Essential question: What makes the human body and the human mind so unique? How does our mind and body make our identities? What happens to our identities if our mind or body changes?
Fiction Books
Out of My Mind by Sharon M. Draper
Eleven-year-old Melody is not like most people. She can’t walk. She can’t talk. She can’t write. All because she has cerebral palsy. But she also has a photographic memory; she can remember every detail of everything she has ever experienced. She’s the smartest kid in her whole school, but NO ONE knows it. Most people—her teachers, her doctors, her classmates—dismiss her as mentally challenged because she can’t tell them otherwise. But Melody refuses to be defined by her disability. And she’s determined to let everyone know it…somehow.
*Please note that this book uses a derogative term for the developmentally disabled that should never be repeated as it has no place in our school or community. As the book progresses and the characters grow, they come to realize that this cruel term and label does not define them and is so very far from the truth about their abilities.

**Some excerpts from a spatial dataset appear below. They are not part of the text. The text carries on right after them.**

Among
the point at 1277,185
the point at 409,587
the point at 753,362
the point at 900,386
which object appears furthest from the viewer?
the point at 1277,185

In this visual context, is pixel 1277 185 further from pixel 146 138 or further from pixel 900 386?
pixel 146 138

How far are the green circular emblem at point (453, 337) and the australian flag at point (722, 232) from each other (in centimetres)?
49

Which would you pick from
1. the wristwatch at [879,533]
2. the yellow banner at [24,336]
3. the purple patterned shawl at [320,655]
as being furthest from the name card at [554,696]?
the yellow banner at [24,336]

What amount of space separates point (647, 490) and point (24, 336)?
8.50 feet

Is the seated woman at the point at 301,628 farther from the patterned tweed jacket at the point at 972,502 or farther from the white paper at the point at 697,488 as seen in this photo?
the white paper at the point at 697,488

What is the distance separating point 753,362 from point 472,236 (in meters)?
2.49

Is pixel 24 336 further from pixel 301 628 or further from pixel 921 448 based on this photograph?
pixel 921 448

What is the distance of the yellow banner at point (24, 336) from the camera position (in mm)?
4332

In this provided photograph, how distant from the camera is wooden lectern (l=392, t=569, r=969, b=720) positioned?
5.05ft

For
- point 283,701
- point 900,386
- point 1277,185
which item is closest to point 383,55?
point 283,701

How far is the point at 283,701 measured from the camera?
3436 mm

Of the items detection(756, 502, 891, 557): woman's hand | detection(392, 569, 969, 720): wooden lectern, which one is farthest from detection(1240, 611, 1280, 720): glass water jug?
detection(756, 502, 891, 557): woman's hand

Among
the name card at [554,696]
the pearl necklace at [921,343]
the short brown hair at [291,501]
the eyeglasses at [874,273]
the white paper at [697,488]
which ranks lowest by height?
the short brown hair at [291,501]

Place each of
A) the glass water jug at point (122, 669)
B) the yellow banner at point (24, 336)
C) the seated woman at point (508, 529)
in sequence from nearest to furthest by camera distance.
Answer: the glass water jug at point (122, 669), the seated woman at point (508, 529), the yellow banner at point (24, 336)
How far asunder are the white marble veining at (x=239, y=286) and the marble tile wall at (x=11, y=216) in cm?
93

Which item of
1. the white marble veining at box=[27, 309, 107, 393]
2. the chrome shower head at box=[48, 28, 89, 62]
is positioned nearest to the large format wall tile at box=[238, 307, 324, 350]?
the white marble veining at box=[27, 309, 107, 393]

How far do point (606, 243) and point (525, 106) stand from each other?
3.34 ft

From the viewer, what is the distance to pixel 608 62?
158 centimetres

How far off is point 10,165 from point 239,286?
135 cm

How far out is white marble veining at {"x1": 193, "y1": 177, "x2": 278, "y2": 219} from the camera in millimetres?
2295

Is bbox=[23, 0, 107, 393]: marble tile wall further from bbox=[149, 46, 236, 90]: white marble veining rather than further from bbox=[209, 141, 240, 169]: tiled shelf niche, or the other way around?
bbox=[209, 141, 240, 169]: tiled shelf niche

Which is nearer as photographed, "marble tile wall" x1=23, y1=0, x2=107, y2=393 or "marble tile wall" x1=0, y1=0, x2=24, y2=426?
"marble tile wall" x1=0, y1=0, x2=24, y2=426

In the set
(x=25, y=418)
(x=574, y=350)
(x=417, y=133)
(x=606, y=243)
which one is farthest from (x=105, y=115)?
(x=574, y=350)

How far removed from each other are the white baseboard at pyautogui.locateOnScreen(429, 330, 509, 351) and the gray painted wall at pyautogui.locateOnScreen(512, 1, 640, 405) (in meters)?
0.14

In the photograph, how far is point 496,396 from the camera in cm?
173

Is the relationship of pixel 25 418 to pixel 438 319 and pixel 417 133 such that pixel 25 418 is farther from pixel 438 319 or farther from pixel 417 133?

There is also a movie for this book! Read, watch, and then compare the two!
Restart by Gordon Korman
Chase's memory just went out the window. Chase doesn't remember falling off the roof. He doesn't remember hitting his head. He doesn't, in fact, remember anything. He wakes up in a hospital room and suddenly has to learn his whole life all over again . . . starting with his own name. He knows he's Chase. But who is Chase? When he gets back to school, he sees that different kids have very different reactions to his return. Some kids treat him like a hero. Some kids are clearly afraid of him. One girl in particular is so angry with him that she pours her frozen yogurt on his head the first chance she gets. Pretty soon, it's not only a question of who Chase is--it's a question of who he was . . . and who he's going to be.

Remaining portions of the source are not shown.